Two words: Sherlock Holmes. Specifically, 60 stories about the genius detective and his loyal friend, John Watson.

Aside from bringing to life one of the most iconic pairs in the mystery genre, Sir Arthur Conan Doyle also wrote other stories, including The Mystery of Sasassa Valley, The American’s Tale, and The Captain of the Pole Star.

Sir Arthur Conan Doyle
Source: Pinterest

10. May 23, 1910: Margaret Wise Brown

Do titles such as Goodnight Moon or The Runaway Bunny ring a bell? If so, you have this children’s book author to thank.

Sometimes using pen names (Timothy Hay, Golden MacDonald, and Juniper Sage), her stories eventually turned into classics.

Margaret Wise Brown
Source: Slate

11. May 25, 1803: Ralph Waldo Emerson

You might see his quotes in several parts of social media, but may not quite know what the man wrote about.

For one, he was a firm abolitionist who advocated his beliefs across the country. Writing-wise, his essays (Self-Reliance, Friendship, and Experience) along with a poetry collection called Parnassus were widely acclaimed.

Ralph Waldo Emerson
Source: Shenandoah

12. May 28, 1908: Ian Fleming

The name is Bond. James Bond.

Not many may know that 007’s missions were first a series of novels before being adapted into films. Fleming himself worked for the British Naval Intelligence, where he became savvy on the ways of espionage that later influenced his writing.

Ian Fleming
Source: Alchetron

13. May 29, 1949: Andrew Clements

With published pieces such as Frindle, No Talking, The Report Card, Big Al, Lost and Found, and many more children’s books part of a neat and alarmingly long Wikipedia list, it is really no wonder how the fellow has won about 20 awards (without counting 18 more nominations).

Andrew Clements
Source: Wikimedia Commons

14. May 30, 1930: Juan Gelman

Gelman was an Argentinian poet known for his leftist political activism (he was repeatedly arrested in his participation to overthrow the military government in Argentina, and was later exiled from the country).

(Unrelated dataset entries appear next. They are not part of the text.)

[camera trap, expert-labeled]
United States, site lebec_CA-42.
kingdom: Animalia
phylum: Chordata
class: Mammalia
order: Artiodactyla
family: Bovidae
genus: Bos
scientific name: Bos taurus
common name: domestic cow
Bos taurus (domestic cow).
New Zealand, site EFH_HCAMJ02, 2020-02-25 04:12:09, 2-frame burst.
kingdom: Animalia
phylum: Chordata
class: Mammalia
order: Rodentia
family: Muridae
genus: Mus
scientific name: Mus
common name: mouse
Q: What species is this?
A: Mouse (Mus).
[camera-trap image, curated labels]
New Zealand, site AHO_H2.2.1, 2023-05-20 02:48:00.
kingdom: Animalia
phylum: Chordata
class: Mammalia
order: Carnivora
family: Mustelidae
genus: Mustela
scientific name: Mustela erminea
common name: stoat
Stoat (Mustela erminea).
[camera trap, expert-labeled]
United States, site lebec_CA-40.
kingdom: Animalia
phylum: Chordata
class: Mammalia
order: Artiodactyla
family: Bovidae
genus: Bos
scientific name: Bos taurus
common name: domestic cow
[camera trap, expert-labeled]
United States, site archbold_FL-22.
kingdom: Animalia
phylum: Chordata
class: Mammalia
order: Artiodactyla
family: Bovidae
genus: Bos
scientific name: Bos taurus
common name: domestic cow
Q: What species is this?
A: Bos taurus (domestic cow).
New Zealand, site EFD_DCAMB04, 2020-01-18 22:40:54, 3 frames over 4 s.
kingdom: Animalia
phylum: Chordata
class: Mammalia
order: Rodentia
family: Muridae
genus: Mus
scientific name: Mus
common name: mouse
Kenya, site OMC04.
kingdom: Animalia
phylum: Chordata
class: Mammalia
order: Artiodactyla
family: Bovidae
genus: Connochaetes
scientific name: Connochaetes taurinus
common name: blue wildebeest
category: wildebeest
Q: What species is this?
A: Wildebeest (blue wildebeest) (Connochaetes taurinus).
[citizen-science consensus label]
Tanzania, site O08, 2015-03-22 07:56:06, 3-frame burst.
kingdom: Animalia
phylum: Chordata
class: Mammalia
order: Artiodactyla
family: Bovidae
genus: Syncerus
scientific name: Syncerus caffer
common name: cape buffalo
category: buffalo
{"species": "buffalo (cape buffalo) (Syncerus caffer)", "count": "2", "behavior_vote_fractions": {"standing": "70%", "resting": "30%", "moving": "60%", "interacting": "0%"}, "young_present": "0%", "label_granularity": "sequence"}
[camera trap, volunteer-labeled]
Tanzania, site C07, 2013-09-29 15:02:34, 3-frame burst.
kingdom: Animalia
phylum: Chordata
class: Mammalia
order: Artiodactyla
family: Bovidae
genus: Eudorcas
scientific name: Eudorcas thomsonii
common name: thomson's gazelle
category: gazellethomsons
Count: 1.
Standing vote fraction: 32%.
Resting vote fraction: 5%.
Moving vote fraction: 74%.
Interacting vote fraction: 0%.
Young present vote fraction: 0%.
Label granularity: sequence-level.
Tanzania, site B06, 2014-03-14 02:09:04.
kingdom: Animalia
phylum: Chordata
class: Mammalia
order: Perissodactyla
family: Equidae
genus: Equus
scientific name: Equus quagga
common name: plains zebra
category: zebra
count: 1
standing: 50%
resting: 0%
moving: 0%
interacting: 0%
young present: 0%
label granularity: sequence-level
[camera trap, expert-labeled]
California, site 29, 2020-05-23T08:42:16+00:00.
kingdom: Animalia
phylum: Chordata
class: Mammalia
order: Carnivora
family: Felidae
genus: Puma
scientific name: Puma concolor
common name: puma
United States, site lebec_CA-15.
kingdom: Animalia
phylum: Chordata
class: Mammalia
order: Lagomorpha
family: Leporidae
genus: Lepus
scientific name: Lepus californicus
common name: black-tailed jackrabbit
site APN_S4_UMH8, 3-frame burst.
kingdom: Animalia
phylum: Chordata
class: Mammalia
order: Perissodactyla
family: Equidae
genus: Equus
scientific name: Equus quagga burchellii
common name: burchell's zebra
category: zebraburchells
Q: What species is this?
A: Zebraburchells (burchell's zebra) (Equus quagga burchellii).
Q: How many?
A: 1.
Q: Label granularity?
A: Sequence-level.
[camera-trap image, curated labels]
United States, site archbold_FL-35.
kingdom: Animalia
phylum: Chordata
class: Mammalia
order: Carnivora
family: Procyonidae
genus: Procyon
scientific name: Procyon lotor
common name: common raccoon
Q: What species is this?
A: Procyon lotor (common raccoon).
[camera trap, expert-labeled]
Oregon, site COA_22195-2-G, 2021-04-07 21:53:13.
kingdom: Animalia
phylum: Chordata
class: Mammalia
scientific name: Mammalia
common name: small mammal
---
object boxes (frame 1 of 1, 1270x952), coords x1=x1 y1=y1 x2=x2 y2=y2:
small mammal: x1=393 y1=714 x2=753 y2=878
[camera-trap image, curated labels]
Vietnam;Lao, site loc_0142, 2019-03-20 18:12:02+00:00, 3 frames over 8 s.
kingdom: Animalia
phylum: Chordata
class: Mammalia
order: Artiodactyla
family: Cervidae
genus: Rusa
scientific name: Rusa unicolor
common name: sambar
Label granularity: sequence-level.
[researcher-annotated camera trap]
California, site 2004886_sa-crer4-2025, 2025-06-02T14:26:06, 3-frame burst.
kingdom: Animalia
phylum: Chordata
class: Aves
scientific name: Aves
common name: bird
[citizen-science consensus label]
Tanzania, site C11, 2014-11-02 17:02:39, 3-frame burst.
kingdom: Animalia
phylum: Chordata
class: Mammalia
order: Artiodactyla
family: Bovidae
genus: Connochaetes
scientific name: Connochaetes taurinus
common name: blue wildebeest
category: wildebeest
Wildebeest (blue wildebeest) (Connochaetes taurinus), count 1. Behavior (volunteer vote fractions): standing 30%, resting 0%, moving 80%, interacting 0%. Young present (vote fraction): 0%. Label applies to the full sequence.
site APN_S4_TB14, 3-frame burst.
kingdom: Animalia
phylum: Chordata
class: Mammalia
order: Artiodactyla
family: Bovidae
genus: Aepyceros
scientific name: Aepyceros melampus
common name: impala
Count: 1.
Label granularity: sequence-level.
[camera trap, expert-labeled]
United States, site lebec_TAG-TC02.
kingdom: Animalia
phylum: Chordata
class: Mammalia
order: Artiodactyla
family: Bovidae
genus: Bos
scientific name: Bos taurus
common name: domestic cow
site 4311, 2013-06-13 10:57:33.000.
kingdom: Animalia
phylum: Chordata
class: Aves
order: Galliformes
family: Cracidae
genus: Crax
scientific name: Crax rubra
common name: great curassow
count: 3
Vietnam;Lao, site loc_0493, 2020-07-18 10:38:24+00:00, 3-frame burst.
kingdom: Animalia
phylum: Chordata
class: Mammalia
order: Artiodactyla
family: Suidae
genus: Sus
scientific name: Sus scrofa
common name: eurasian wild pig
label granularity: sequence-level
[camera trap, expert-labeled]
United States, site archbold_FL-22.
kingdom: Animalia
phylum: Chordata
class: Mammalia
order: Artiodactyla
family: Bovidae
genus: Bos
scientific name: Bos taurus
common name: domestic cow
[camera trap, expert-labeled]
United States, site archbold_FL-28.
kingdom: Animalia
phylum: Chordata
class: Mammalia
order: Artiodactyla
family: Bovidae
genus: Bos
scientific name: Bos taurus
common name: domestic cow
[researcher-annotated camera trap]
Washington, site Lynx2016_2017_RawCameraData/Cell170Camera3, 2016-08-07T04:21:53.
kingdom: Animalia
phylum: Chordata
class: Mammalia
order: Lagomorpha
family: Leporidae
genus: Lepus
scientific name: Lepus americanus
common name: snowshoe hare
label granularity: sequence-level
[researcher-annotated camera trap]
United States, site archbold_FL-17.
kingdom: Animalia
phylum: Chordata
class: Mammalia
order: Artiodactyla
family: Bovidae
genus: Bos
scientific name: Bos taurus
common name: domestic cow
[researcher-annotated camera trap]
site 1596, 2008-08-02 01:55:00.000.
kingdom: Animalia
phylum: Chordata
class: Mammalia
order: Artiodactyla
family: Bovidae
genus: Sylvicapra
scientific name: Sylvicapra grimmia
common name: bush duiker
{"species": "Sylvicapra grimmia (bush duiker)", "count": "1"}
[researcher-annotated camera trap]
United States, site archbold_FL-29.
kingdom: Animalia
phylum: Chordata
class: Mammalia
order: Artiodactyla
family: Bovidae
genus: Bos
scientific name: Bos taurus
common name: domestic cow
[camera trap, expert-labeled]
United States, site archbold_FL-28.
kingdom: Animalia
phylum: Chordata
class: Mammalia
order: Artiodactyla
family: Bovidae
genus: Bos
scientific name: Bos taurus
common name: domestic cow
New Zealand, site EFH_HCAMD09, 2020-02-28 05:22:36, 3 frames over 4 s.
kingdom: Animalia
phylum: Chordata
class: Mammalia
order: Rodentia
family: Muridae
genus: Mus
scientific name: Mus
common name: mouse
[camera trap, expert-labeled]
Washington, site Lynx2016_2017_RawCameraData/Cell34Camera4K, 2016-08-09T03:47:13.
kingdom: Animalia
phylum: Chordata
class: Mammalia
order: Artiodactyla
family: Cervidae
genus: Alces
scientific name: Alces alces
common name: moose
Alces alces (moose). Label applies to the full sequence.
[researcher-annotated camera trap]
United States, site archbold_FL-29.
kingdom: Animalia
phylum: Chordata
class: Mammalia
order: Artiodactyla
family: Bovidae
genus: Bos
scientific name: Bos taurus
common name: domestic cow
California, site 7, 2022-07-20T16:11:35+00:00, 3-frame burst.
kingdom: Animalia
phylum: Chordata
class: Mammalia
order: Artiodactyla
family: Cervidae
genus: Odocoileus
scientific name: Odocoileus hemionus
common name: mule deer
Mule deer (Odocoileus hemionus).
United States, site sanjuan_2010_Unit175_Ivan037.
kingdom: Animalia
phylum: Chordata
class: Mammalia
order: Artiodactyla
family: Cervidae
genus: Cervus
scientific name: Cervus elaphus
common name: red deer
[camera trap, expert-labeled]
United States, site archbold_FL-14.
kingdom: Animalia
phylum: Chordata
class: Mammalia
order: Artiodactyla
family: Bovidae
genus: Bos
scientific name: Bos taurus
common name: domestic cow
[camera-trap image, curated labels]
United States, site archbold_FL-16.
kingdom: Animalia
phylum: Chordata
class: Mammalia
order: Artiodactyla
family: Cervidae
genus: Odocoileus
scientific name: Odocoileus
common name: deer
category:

A chunk of his poems were translated to English in Unthinkable Tenderness, and his collections about his political life and his exile appear in an earlier publication called Anunciaciones/Annunciations.

Juan Gelman
Source: El tornillo que te falta

15. May 31, 1893: Elizabeth Coatsworth

With more than 90 publications, Coatsworth lived a rather productive life as a writer. Children loved her stories, and grown-ups could not help but relate to her words.

Two of her most notable publications are said to be The Cat Who Went to Heaven and Here I Stay.

Elizabeth Coatsworth
Source: University of New England

Which author do you share a birthday with? Which ones would you like mentioned next year, or do you look for in the upcoming months? Do tell!